Sama seperti delapan hari yang saya lalui di Semarang. Tak terasa hari demi hari terlewat, sampai akhirnya tiba hari kepulangan.

Seperti hari-hari liburan pergantian semester selama hampir dua bulan yang tak terasa hanya tersisa beberapa hari saja.

Semua yang saya lihat di balik jendela kereta adalah hari-hari itu. Kadang terasa sangat standar, tidak istimewa, begitu-begitu saja. Kita cenderung membiarkan hari semacam itu berlalu begitu saja. Padahal mungkin saja hari itu bisa menjadi di luar standar, istimewa, tidak begitu-begitu saja, di saat kita mencoba menikmatinya.

Kembali ke sore itu. Kebetulan tempat duduk saya diapit oleh para penumpang yang membawa putra-putri mereka. Di kursi depan, belakang, samping, dua baris di depan. Saya sempat merasa perjalanan pulang kali ini akan menjadi tidak menyenangkan dengan keributan atau tangisan yang ditimbulkan para balita itu. Ibu saya dengan kalemnya mengatakan, “Anggap saja latihan, supaya kamu bisa tahan sabar.”

Dan ternyata pemikiran saya salah. Perjalanan enam jam bahkan tidak terasa sama sekali. Saya menyumbat kedua telinga saya dengan earphone. Menonton film Taxi 2 yang ditayangkan, membaca novel, mengamati sekitar. Kali ini tanpa menatap keluar jendela seperti yang saya lakukan dalam perjalan keberangkatan, karena kegelapan langit menyembunyikan sawah, ladang jagung, pepohonan, pemakaman penduduk setempat, jalan raya dengan kendaraan roda dua dan empat yang berhenti di belakang palang, sungai, jembatan, juga laut.

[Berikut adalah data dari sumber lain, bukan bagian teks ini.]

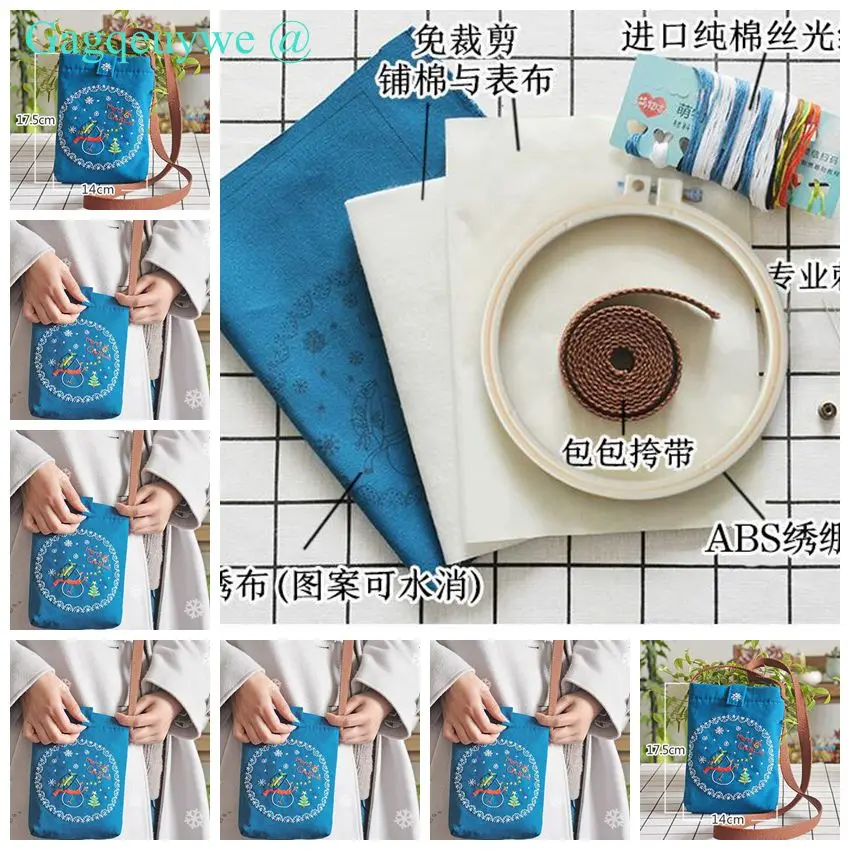 Gagqeuywe Beginner European embroidered Christmas satchel handmade diy material with ABS hoop not the Finished product
Gagqeuywe Beginner European embroidered Christmas satchel handmade diy material with ABS hoop not the Finished product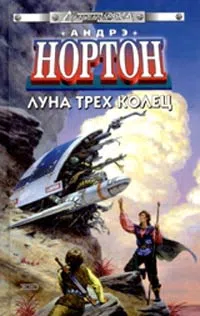 Луна Трёх Колец Андрэ Нортон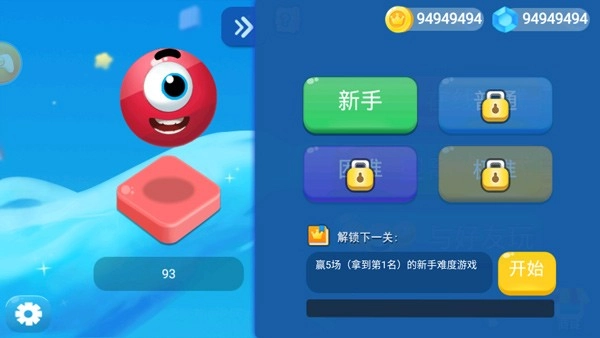 球球大乱斗单机版图2
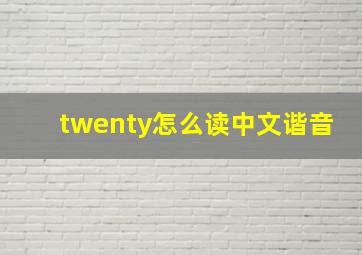 twenty怎么读中文谐音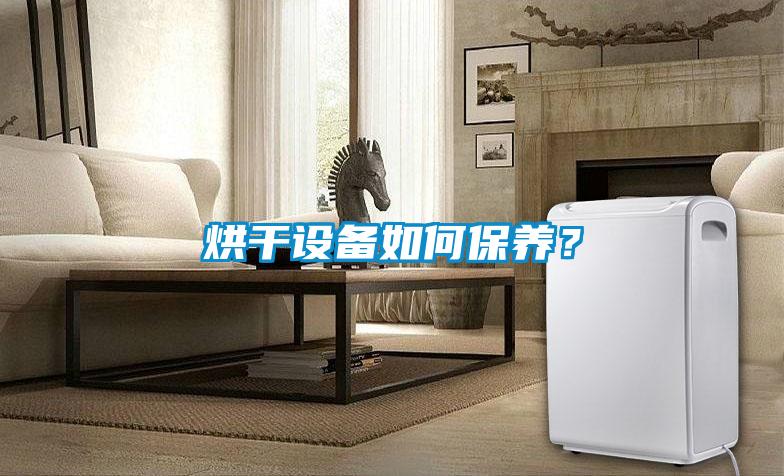 烘干設備如何保養？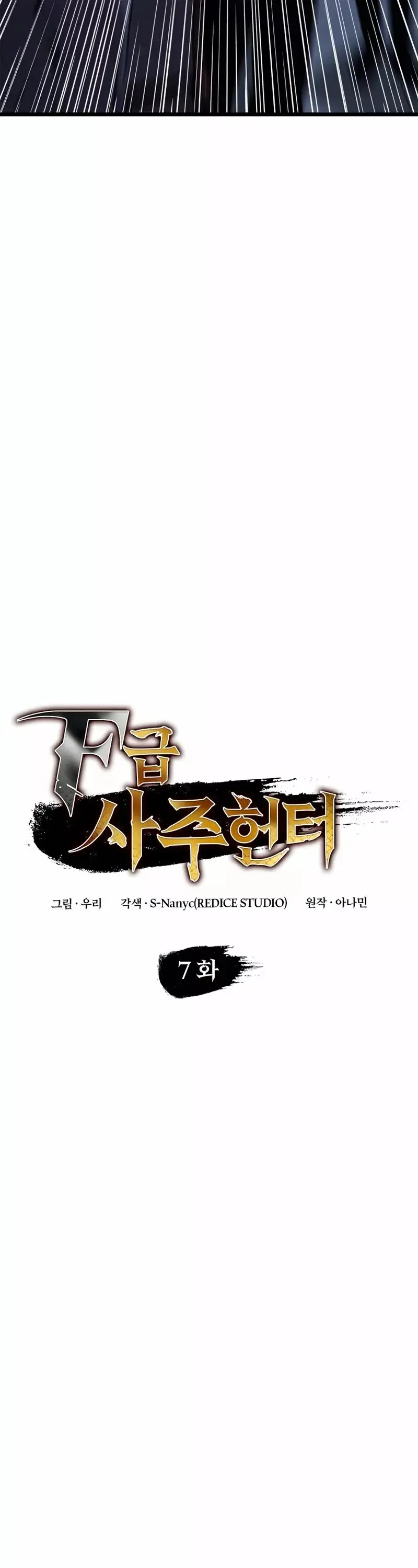 F-Rank Fortune Hunter capítulo 7, página 6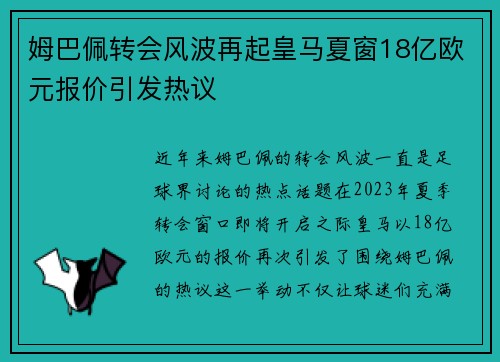 姆巴佩转会风波再起皇马夏窗18亿欧元报价引发热议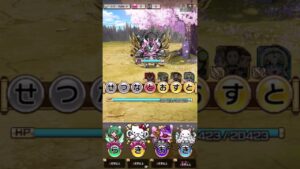 「コトダマン 言葉解放」せつな○○○○ で作れる6,7文字集【シャングリラ・フロンティアコラボ　エピローグクエスト 刹那に想いを込めて】#Shorts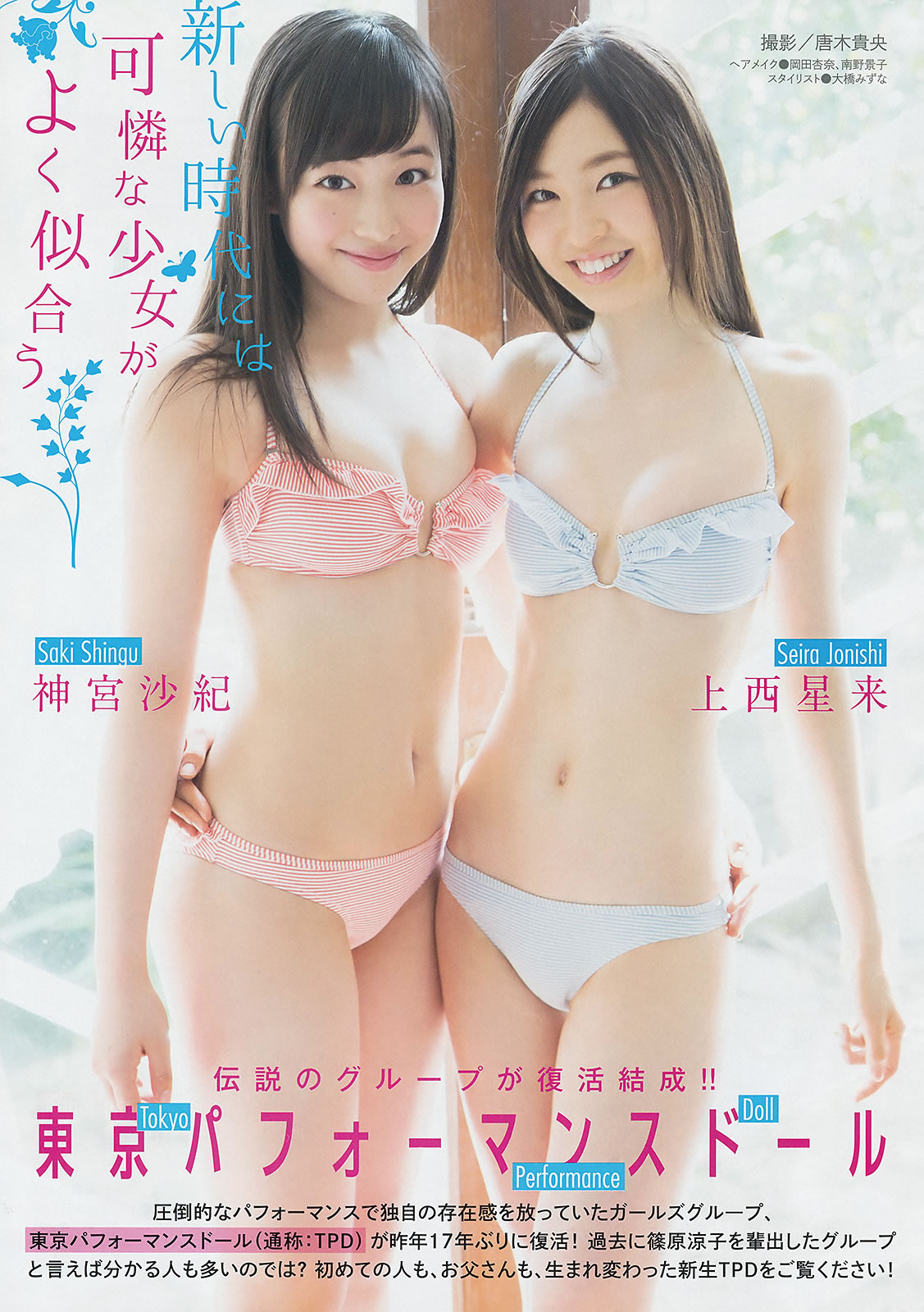 [Young Magazine]高清写真图2014 No.22-24 佐々木希 新宫沙纪 上西星来 柳ゆり菜 浜辺美波 上野优华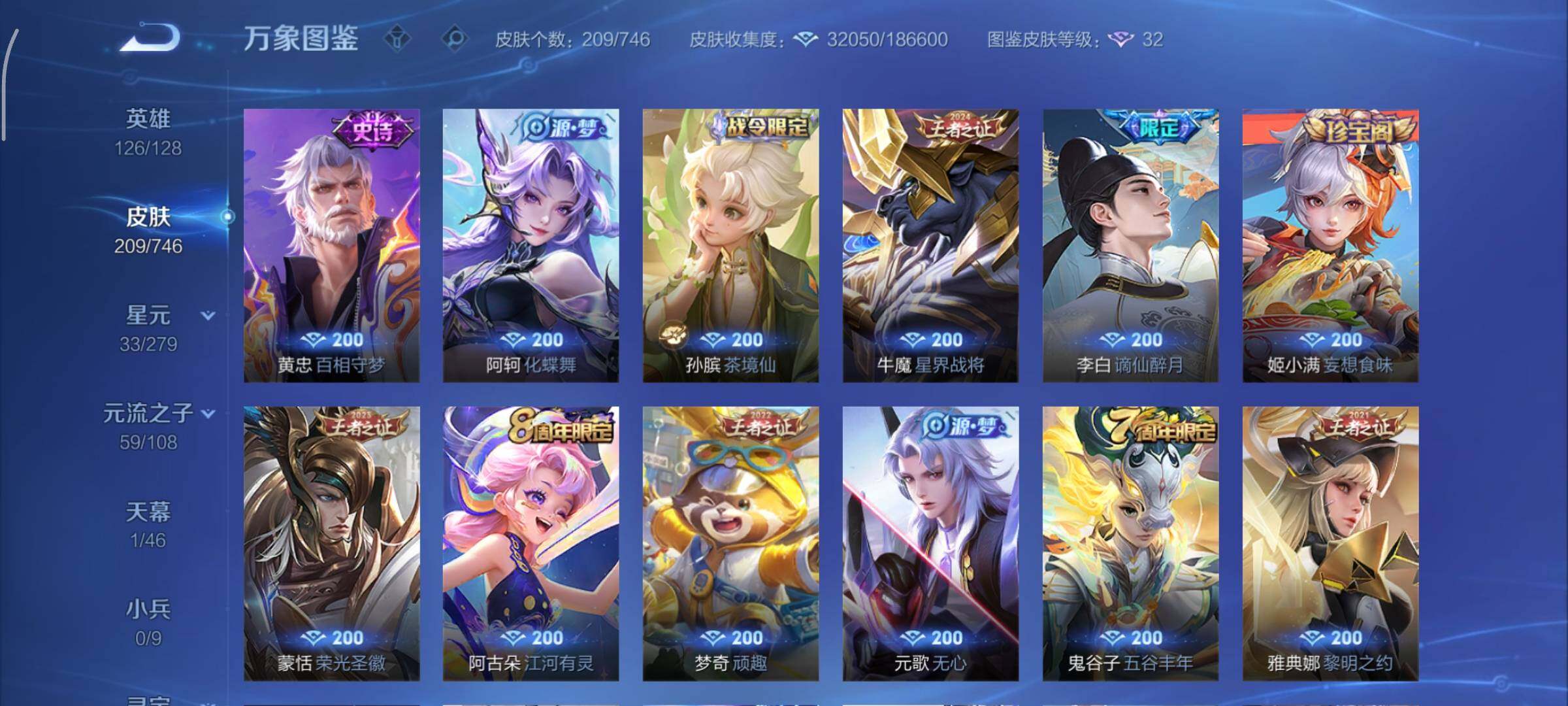 WZCMY3386030王者荣耀账号详情图9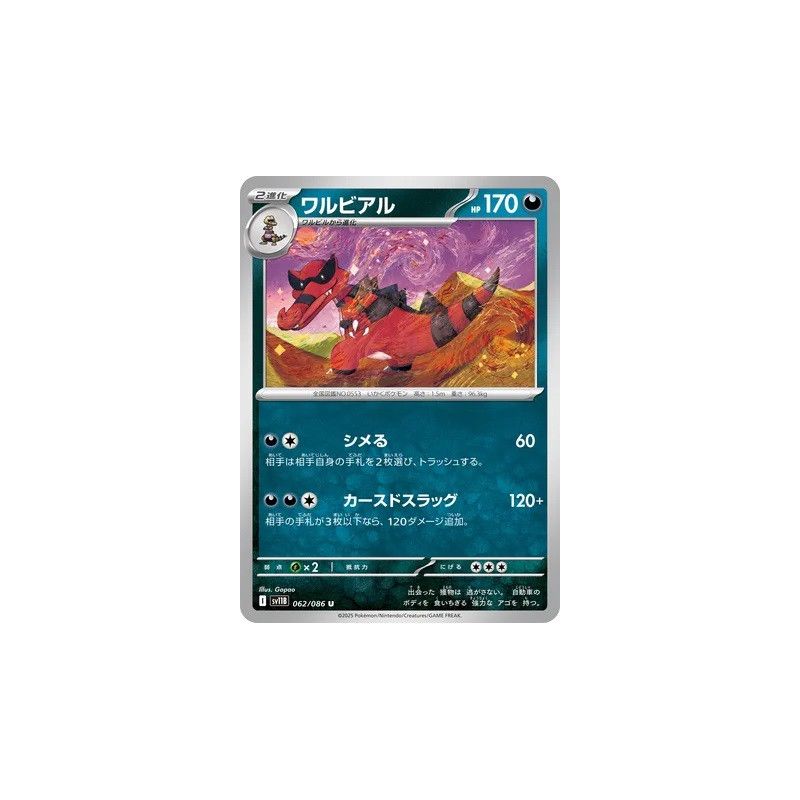 Carte à Collectionner - Pokémon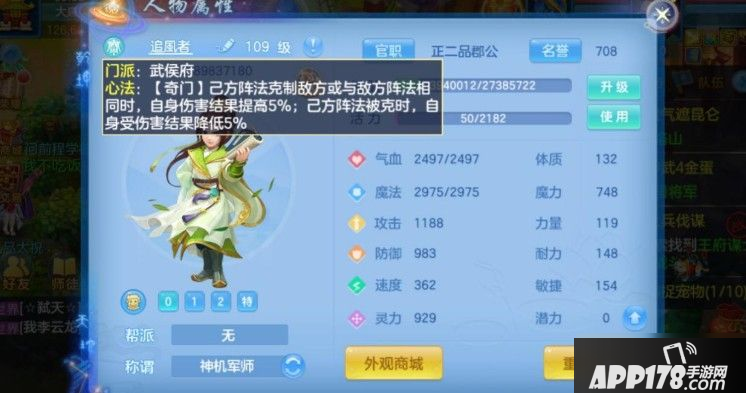 《神武4》手游武侯府<a href=http://www.app178.com/gonglue/ target=_blank class=infotextkey>攻略</a> 武侯府技能加点与玩法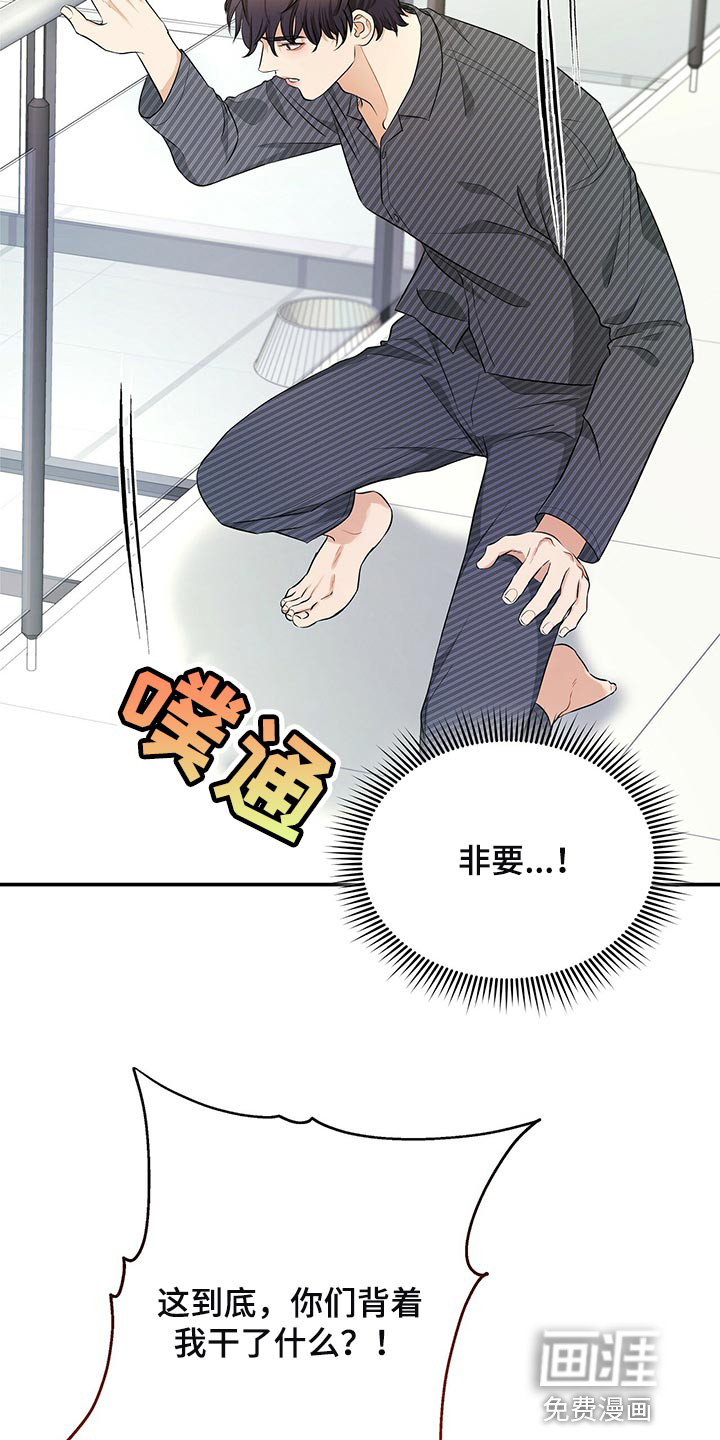 第83话20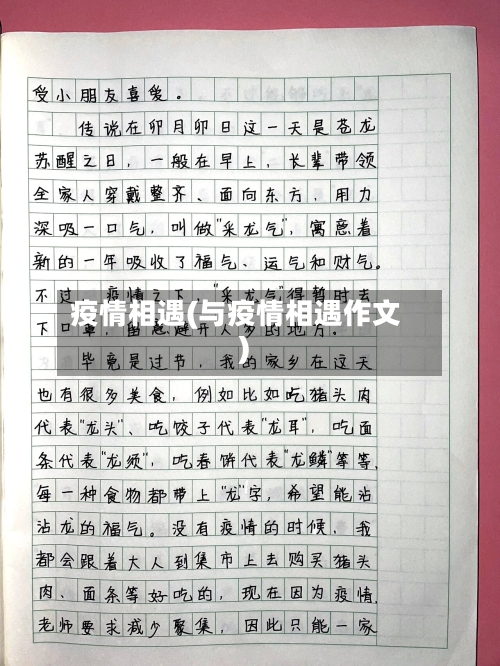 疫情相遇(与疫情相遇作文)-第1张图片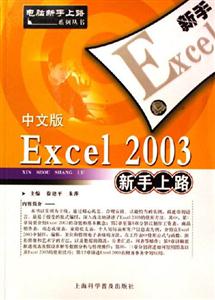 中文版Ecxel2003新手上路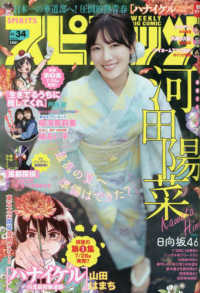 ビッグコミックスピリッツ （２０２３年８月７日号）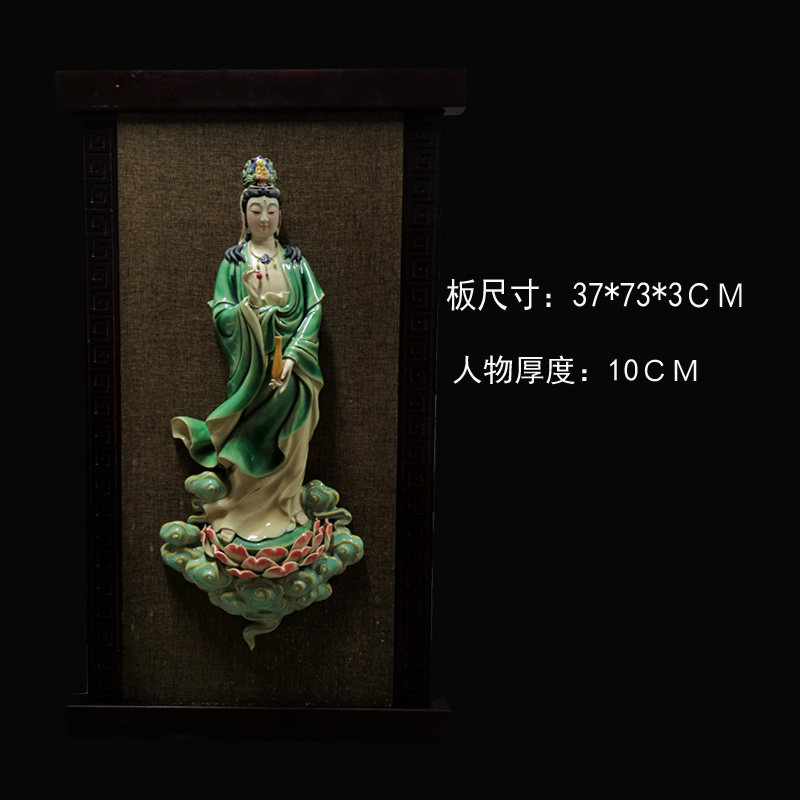 石湾公仔观音壁挂墙上供奉装饰品图片
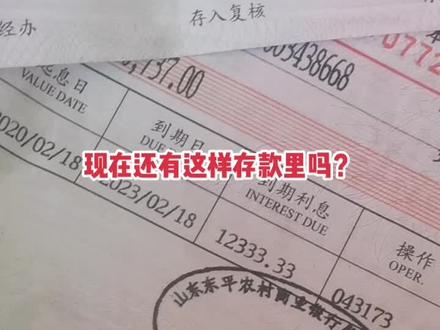 三十左右的有没见过这样存款单里吗?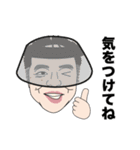 おっしー先生 公認LINEスタンプ（個別スタンプ：23）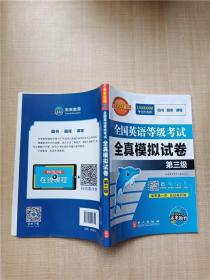 未来教育.全国英语等级考试2019教材配套试卷三级全真模拟题库 公共英语PETS-3考试用书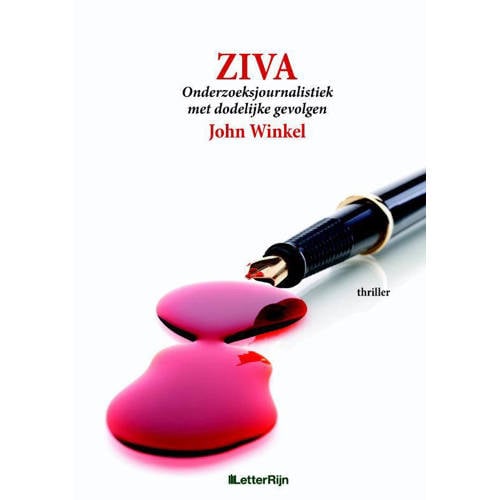 Niet Van Toepassing Ziva John Winkel huismerk kopen in de aanbieding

Tapi saya merasa nyaman. Bahkan di saat saya menikmati santap malam sederhan berwujud mie instan tanpa mengenakan earphone, saya tidak terganggu dengan kebisingan di dalam gerbong yang didominasi oleh tiga anak yang duduk tepat di belakang kursi saya. Entah seperti perkataan ibu saya, ‘tahan sabar’, atau karena saya memilih untuk mengabaikannya.

Maka, saya pun mengamini balasan sederhana dari sahabat saya. Naik kereta yang mulanya saya katakan biasa saja, ternyata bisa menjadi sebuah perjalanan yang membuat saya menemukan sesuatu di luar kata ‘biasa’.